• _PROVIDED RECORDS_:
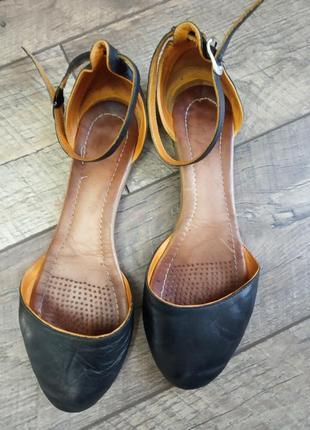 Босоножки с закрытым носком с ремешком низкий ход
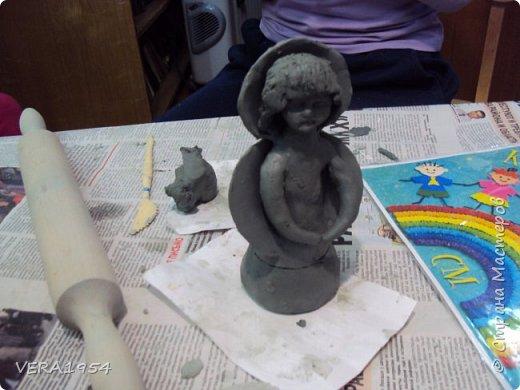 Здравствуйте!    На конкурс я решила слепить ангела - девочку с Мишкой по дивеевским мотивам.    Ангел – это духовное, бесплотное существо, обладающее необычными возможностями. Традиционно ангел изображается как существо с крыльями за спиной. В своей фигуре я хотела объяснить, что у каждого ребенка есть свой ангел - хранитель. фото 6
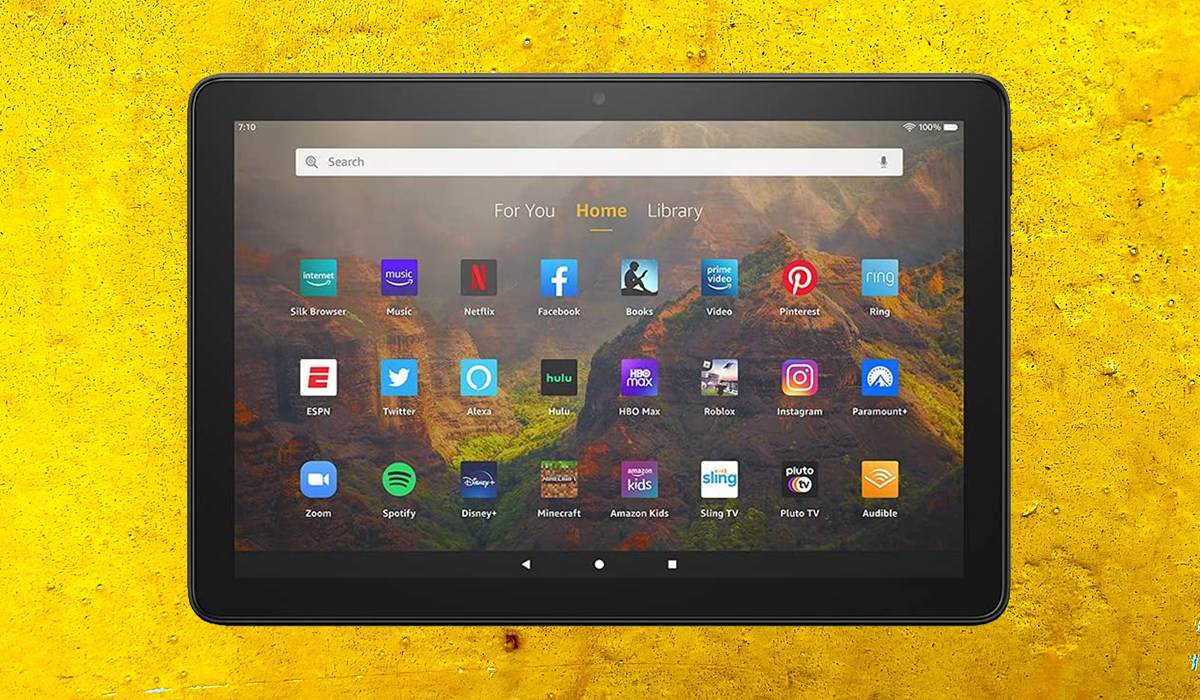 Watch your fingers around this scorching deal: The Fire HD 10 tablet is down to just $100 on Amazon! (Photo: Amazon)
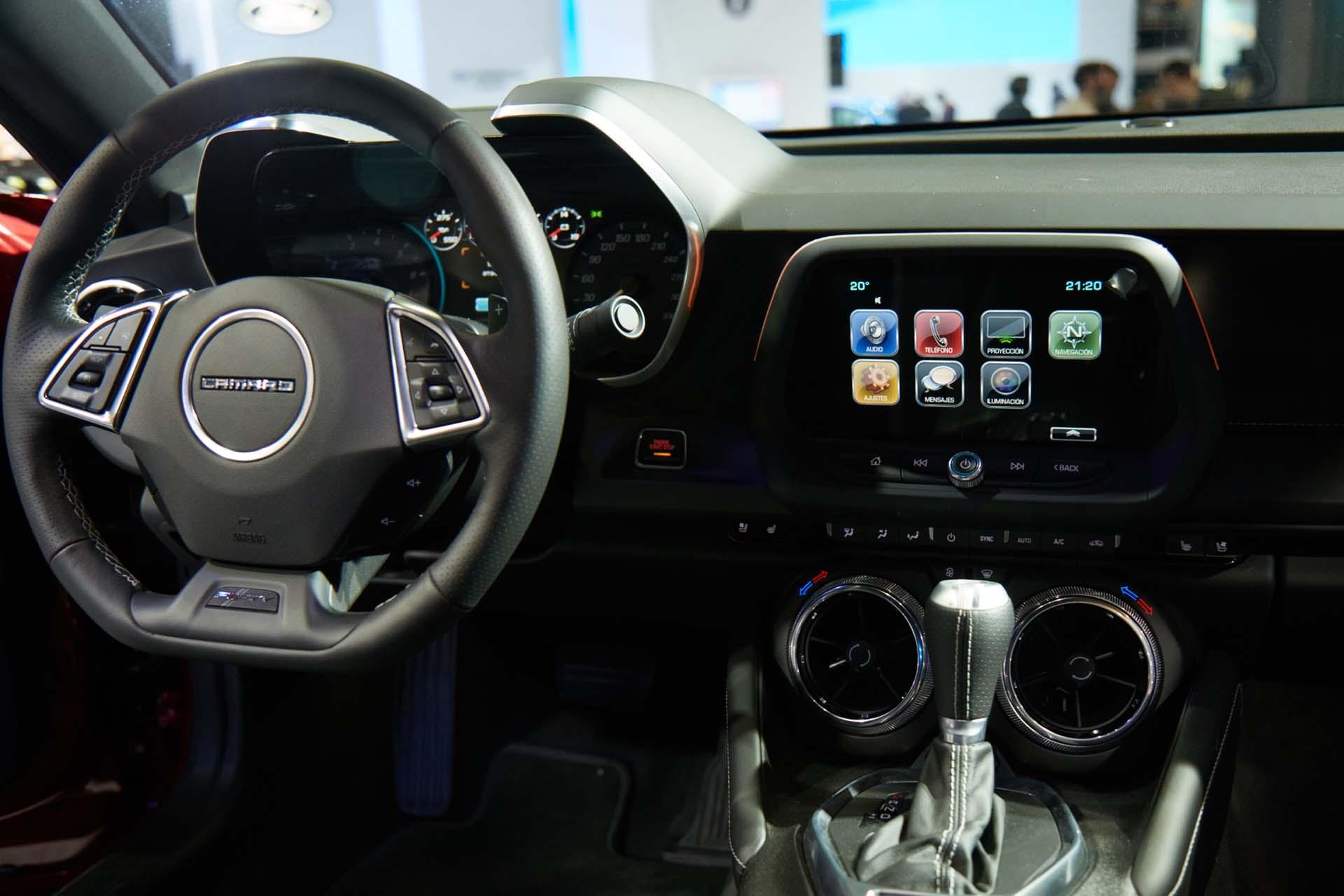 Interior del Camaro SS Coupé (GM)
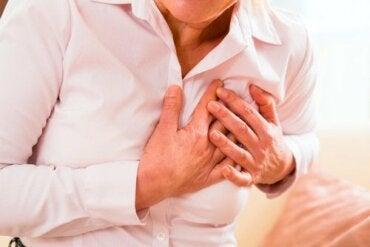 女性異常的心臟病發作症狀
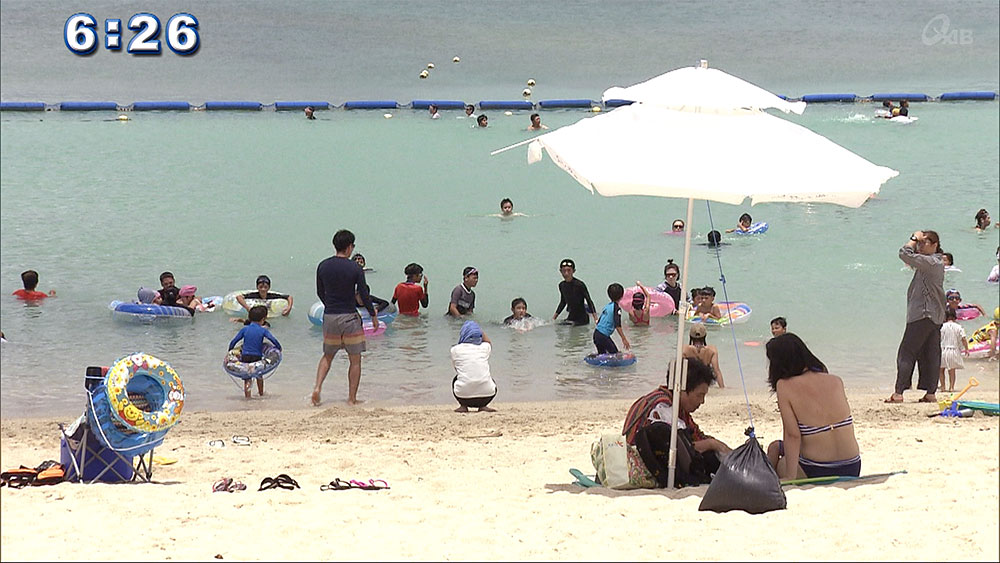きょうは「海の日」 ビーチは多くの人で賑わう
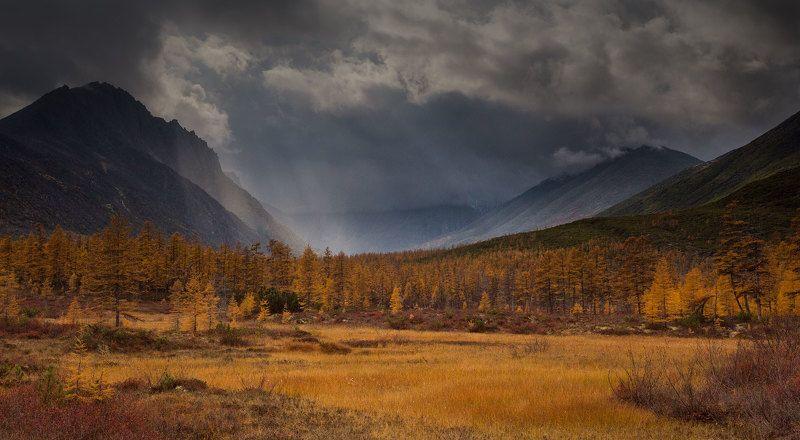 Непогода в горах, непогода...photo preview
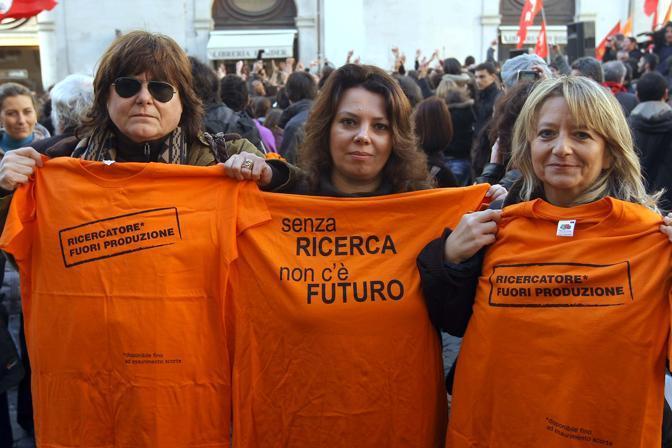 Ricercatori al sit in a Montecitorio (Lapresse)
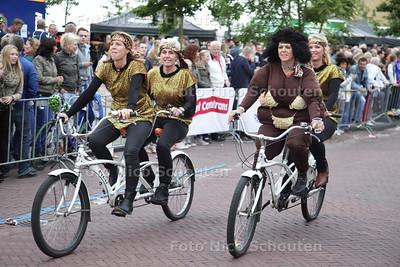 Een traditie tijdens de Wielerronde van Honselersdijk die terug gaat tot de jaren '60: de Tandemrace - HONSELERSDIJK 27 JUNI 2013 - FOTO NICO SCHOUTEN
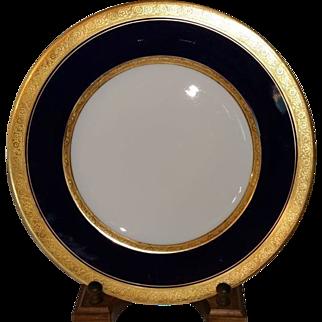 """Hutschenreuther Selb Bavaria Cobalt Blue Gold Encrusted Border Trim 10 3/4"""" Plate"""
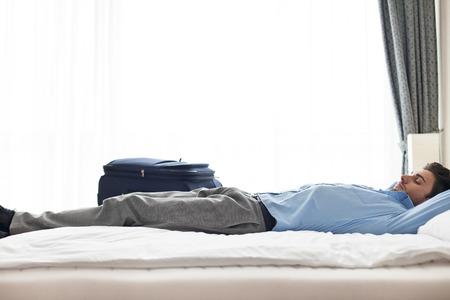 Seitenansicht der jungen Geschäftsmann Schlafen im Hotelzimmer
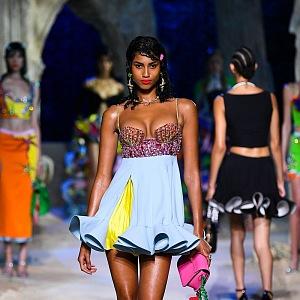 Žena v barevných mini šatech Versace SS2021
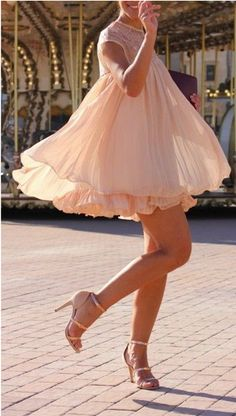 Gorgeous pleated dolly dress in nude pink http://rstyle.me/n/dch6unyg6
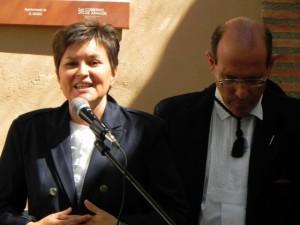 Elisa Sanjuán en la inauguración del multiservicios de El Grado.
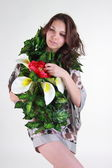 若い女性が花を持つポーズ — ストック写真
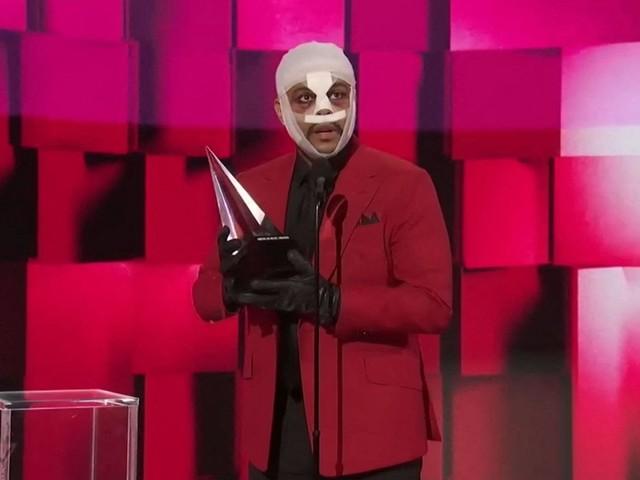 The Weeknd : quel message veut-il faire passer à travers son visage tuméfié ?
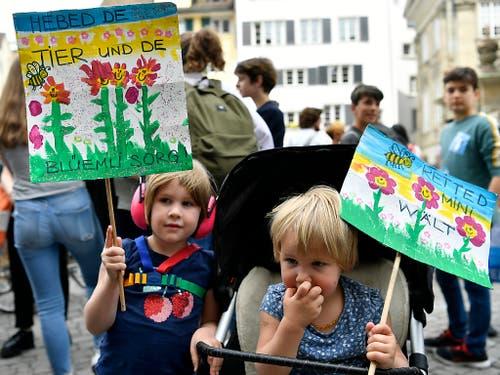 Selbst die Kleinsten waren am schweizweit grössten Umzug in Zürich mit von der Partie. Ihre Sorge galt der Tier- und Pflanzenwelt. (Bild: KEYSTONE/WALTER BIERI)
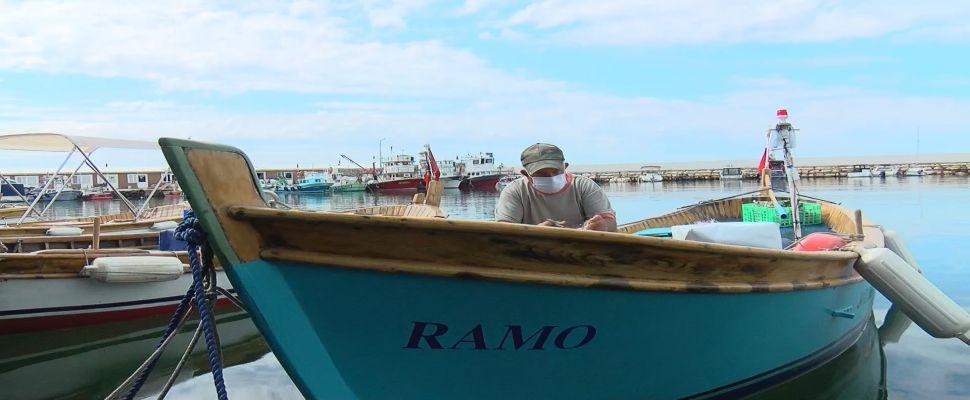 """Marmara'daki müsilaj balıkçıları erken paydos ettirdi; """"Beş aydır evlerine ekmek götüremiyorlar"""""""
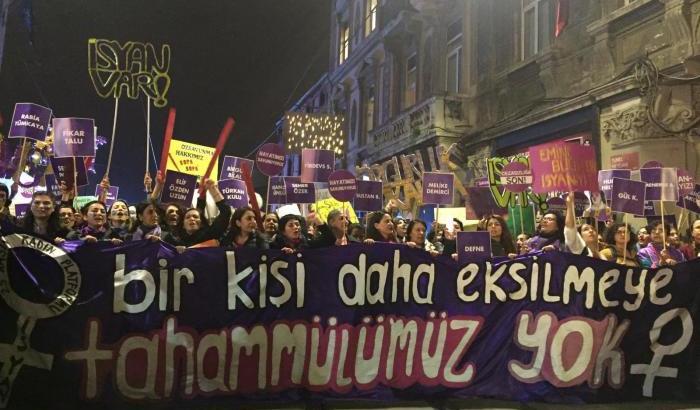 Turchia marcia-delle-donne-a-istanbul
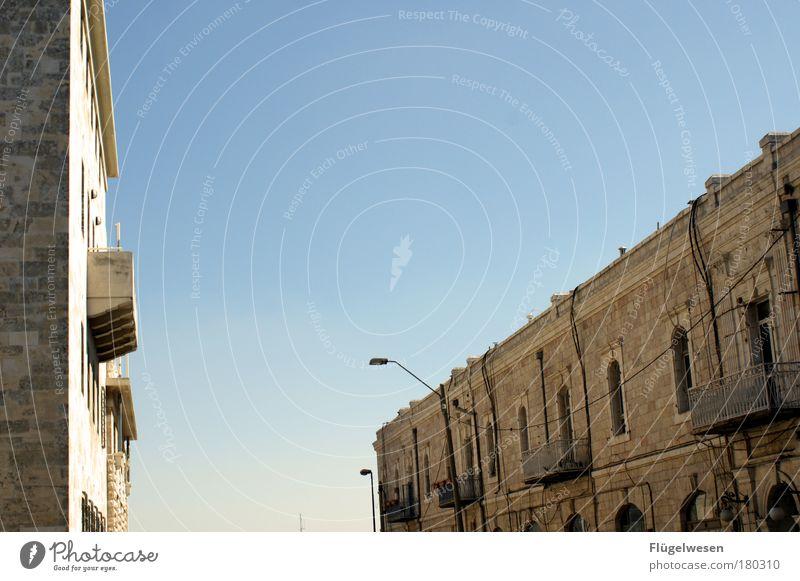 Es wird gewählt - alle sind ausgeflogen Himmel Stadt ruhig Haus Erholung Wand Fenster Mauer Kunst Hochhaus Horizont hoch leer Lifestyle Lebensfreude Dorf
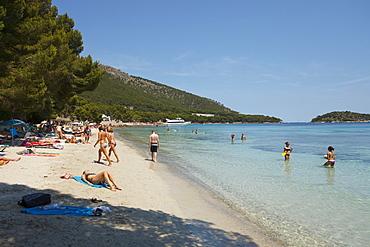 People on the beach in the sunlight, Playa de Formentor, Mallorca, Balearic Islands, Spain, Europe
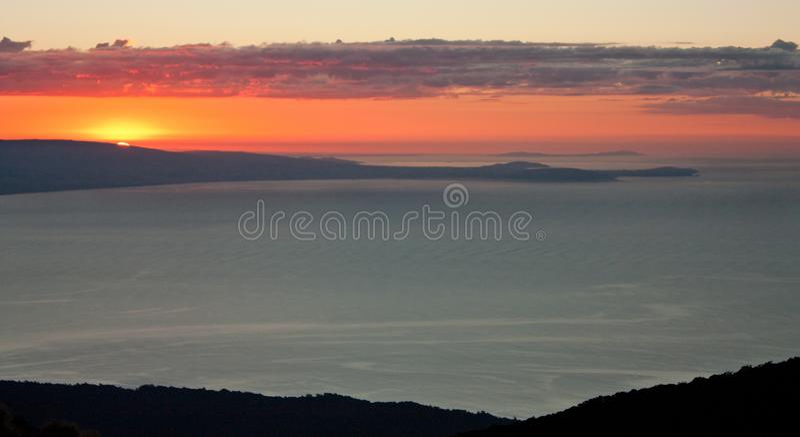 Wschód słońca nad Te Waewae zatoką na Humpridge śladzie w Fiordland, Southland w Południowej wyspie w Nowa Zelandia/ obraz stock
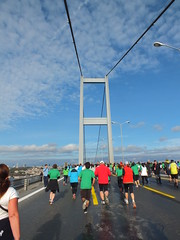 Bosphorus Bridge (CyberMacs) Tags: bridge sea sport architecture turkey construction asia marathon trkiye run istanbul activity suspensionbridge deniz bosphorus maraton kpr eurasia runnin bosporus bogaz eurpe boaziikprs bosphorusstrait steelbidge turkez istanbulmarathon maratonistanbul constatinapole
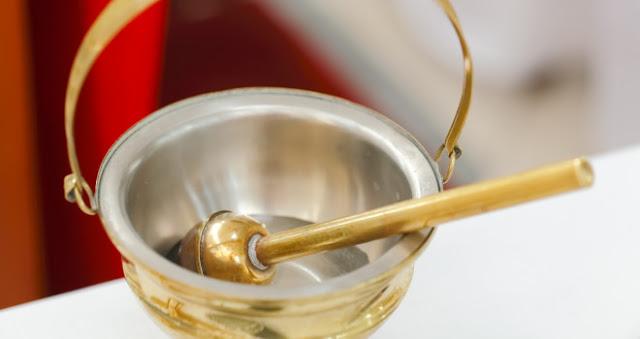 Hướng dẫn tự chế tạo nước Thánh trừ tà, mang lại may mắn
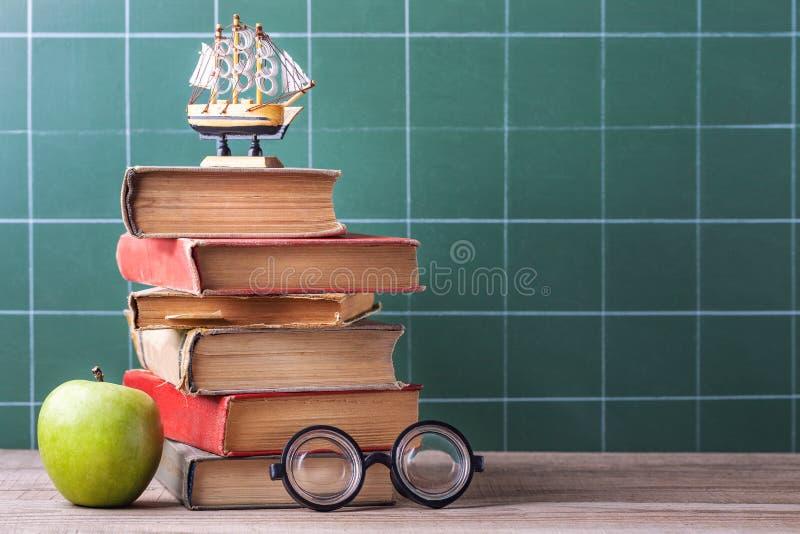 守旧派书、课本和学校用品在一张木桌上说谎 免版税图库摄影
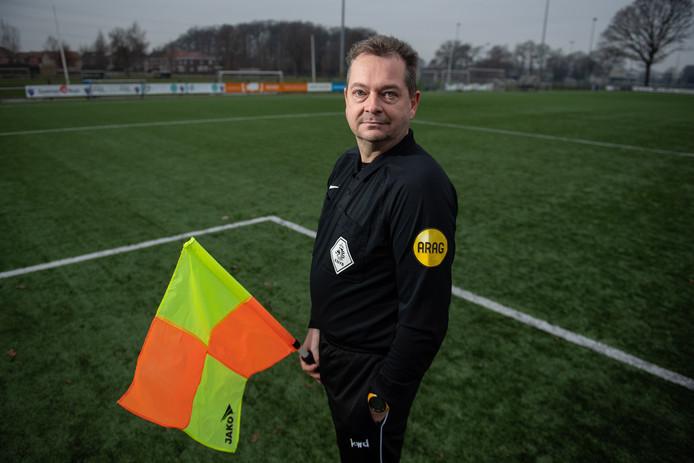 Ronnie Tolkamp is KNVB-grensrechter en krijgt wanneer hij langs het veld staat geregeld verwensingen naar zijn hoofd.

• _REQUIREMENT_: When copying the listing, skip the pictures and keep each line exactly as written.

• _THE COMPLETED TASK_:
 Босоножки с закрытым носком с ремешком низкий ход
 Здравствуйте!    На конкурс я решила слепить ангела - девочку с Мишкой по дивеевским мотивам.    Ангел – это духовное, бесплотное существо, обладающее необычными возможностями. Традиционно ангел изображается как существо с крыльями за спиной. В своей фигуре я хотела объяснить, что у каждого ребенка есть свой ангел - хранитель. фото 6
 Watch your fingers around this scorching deal: The Fire HD 10 tablet is down to just $100 on Amazon! (Photo: Amazon)
 Interior del Camaro SS Coupé (GM)
 女性異常的心臟病發作症狀
きょうは「海の日」 ビーチは多くの人で賑わう
 Непогода в горах, непогода...photo preview
 Ricercatori al sit in a Montecitorio (Lapresse)
 Een traditie tijdens de Wielerronde van Honselersdijk die terug gaat tot de jaren '60: de Tandemrace - HONSELERSDIJK 27 JUNI 2013 - FOTO NICO SCHOUTEN
 """Hutschenreuther Selb Bavaria Cobalt Blue Gold Encrusted Border Trim 10 3/4"""" Plate"""
 Seitenansicht der jungen Geschäftsmann Schlafen im Hotelzimmer
 Žena v barevných mini šatech Versace SS2021
 Gorgeous pleated dolly dress in nude pink http://rstyle.me/n/dch6unyg6
 Elisa Sanjuán en la inauguración del multiservicios de El Grado.
 若い女性が花を持つポーズ — ストック写真
 The Weeknd : quel message veut-il faire passer à travers son visage tuméfié ?
 Selbst die Kleinsten waren am schweizweit grössten Umzug in Zürich mit von der Partie. Ihre Sorge galt der Tier- und Pflanzenwelt. (Bild: KEYSTONE/WALTER BIERI)
 """Marmara'daki müsilaj balıkçıları erken paydos ettirdi; """"Beş aydır evlerine ekmek götüremiyorlar"""""""
 Turchia marcia-delle-donne-a-istanbul
 Es wird gewählt - alle sind ausgeflogen Himmel Stadt ruhig Haus Erholung Wand Fenster Mauer Kunst Hochhaus Horizont hoch leer Lifestyle Lebensfreude Dorf
 People on the beach in the sunlight, Playa de Formentor, Mallorca, Balearic Islands, Spain, Europe
 Wschód słońca nad Te Waewae zatoką na Humpridge śladzie w Fiordland, Southland w Południowej wyspie w Nowa Zelandia/ obraz stock
 Bosphorus Bridge (CyberMacs) Tags: bridge sea sport architecture turkey construction asia marathon trkiye run istanbul activity suspensionbridge deniz bosphorus maraton kpr eurasia runnin bosporus bogaz eurpe boaziikprs bosphorusstrait steelbidge turkez istanbulmarathon maratonistanbul constatinapole
 Hướng dẫn tự chế tạo nước Thánh trừ tà, mang lại may mắn
 守旧派书、课本和学校用品在一张木桌上说谎 免版税图库摄影
 Ronnie Tolkamp is KNVB-grensrechter en krijgt wanneer hij langs het veld staat geregeld verwensingen naar zijn hoofd.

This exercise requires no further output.